Figure 1: US and euro area data divergence
Figure 2: US labour market tightness indicators
The final shape of the House Reconciliation bill remains uncertain. While we expect it to pass later this summer, any growth impetus will be offset by the drag from higher tariffs and policy uncertainty in 2H25 when GDP growth falls below trend after a trade-supported rebound in 2Q25. The euro area grew by 0.6% in 1Q25, but we see subdued growth in 2Q25 and 3Q25 given elevated trade policy uncertainty and while export front-loading ahead of US tariffs fades (see Figure 3). China’s growth momentum remains largely stable with export growth holding up. A decline with the US was offset by stronger export growth with ASEAN.
Figure 3: Euro area goods trade flows with key partners (SA, 3-months moving average)
Inflation
Tariff pressures mount in the US; elsewhere deflation risks linger. Disinflation remains the dominant theme in 2Q25 though cross-region divergence will likely widen further in the coming months. US CPI remained muted at 2.4% year-on-year in May, but core goods inflation rose out of deflation to 0.3% year-on-year, its highest level since August 2023 (see Figure 4).

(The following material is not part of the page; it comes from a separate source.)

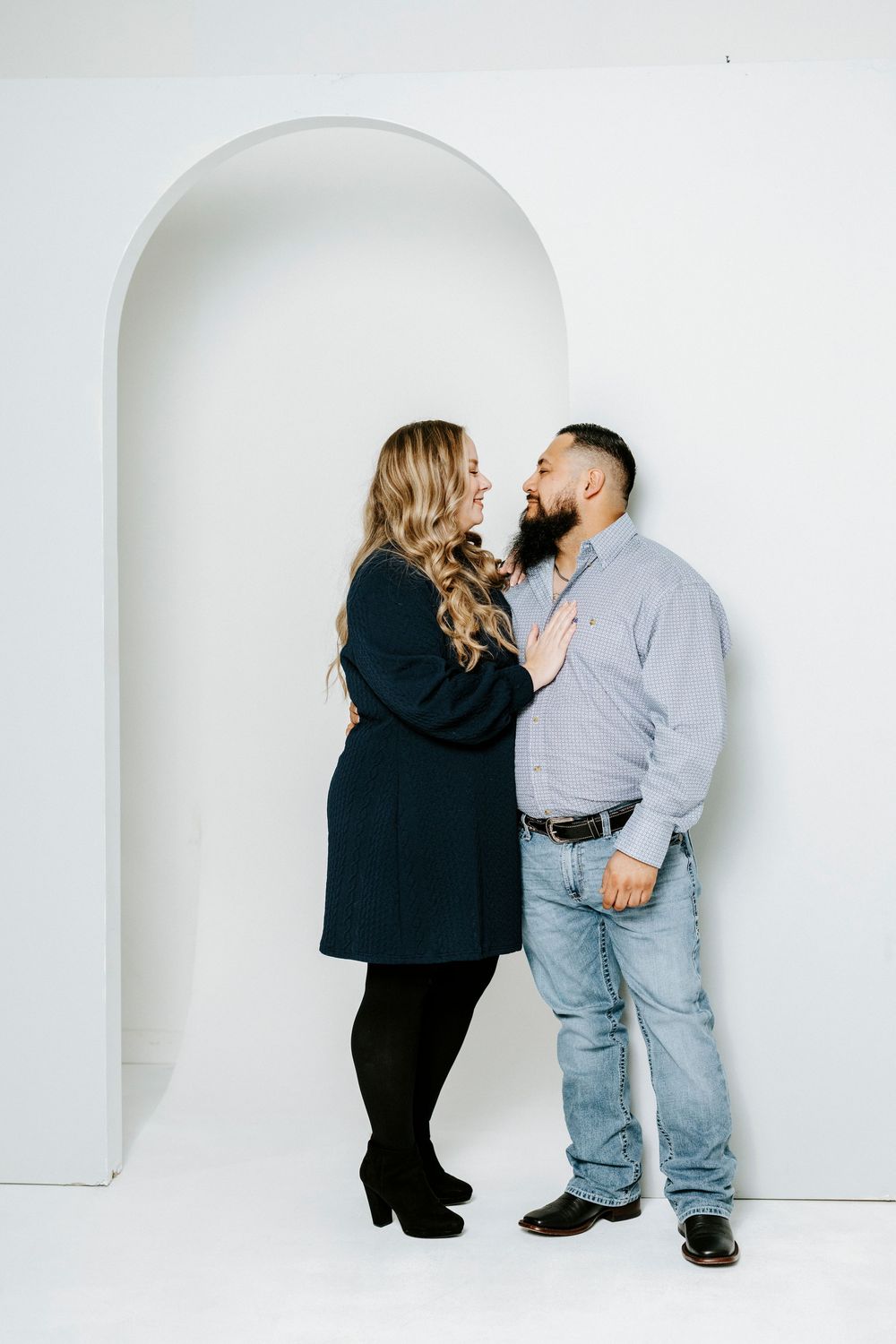 A sequence of minimalist photos showing a couple posing against a white wall with an arched doorway.
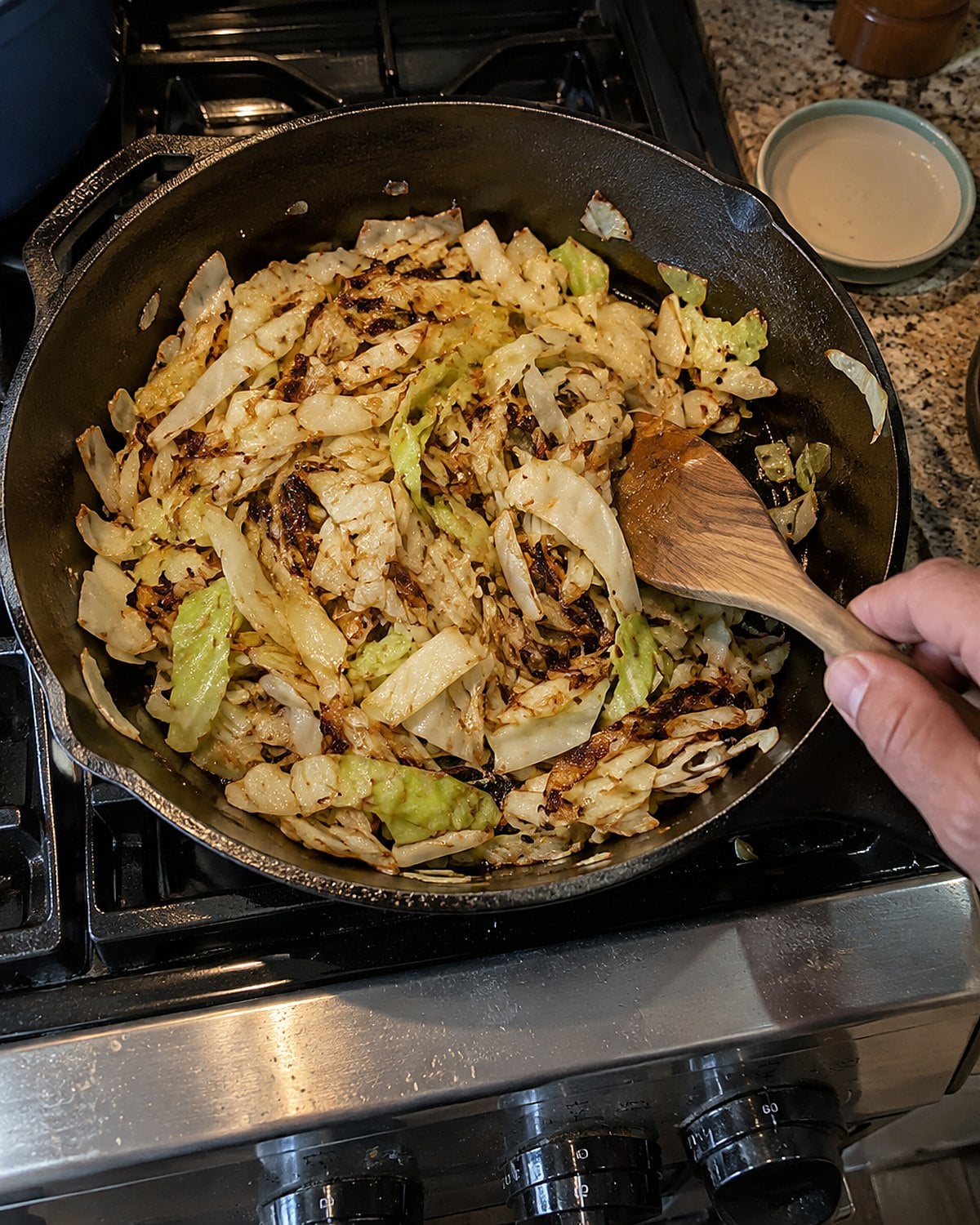 Sliced cabbage browning in a skillet on a back burner.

Figure 4: US core inflation measures
Euro area headline inflation fell below target to 1.9% in May, with core estimated near 2.3%. A near-10% trade-weighted euro gain since March is feeding through to import prices. Switzerland and the UK show similar currency-led price softness (see Figure 5). In China, CPI fell 0.1% y/y as households continue to deleverage. Producer prices fell 2.7% y/y in April amid weak domestic demand, falling global commodity prices and excess industrial capacity.
Figure 5: European currency moves, per USD
Interest rates
In the US, still waiting for Godot. Ongoing trade policy uncertainty and recent commentary reaffirms a continued wait-and-see Federal Reserve stance before a next rate move. We expect two rate cuts before the end the year. Market pricing of future these cuts supports our year-end 10-year yield forecast of 4.2%, but rate divergence (see Figure 6) is likely to continue as the deteriorating fiscal outlook keeps long-term US bond yields disjointed from Fed policy. In Europe, the European Central Bank (ECB) cut the deposit rate by 25 bp to 2.0% in May. Bund yields have eased to 2.6% as investors price in further disinflation and policy easing. The People's Bank of China (PBoC) followed its mid-May 50 bp RRR cut with larger-than-usual liquidity injections to steady funding costs.
Figure 6: US 10-year yield divergence from US policy rate
Baseline view
US growth slowdown set to intensify in the second half of this year driven be weaker consumer spending. Inflation risks remain elevated in the US, while Europe and China will feel deflationary pressures. US policy rates will remain restrictive relative to Europe.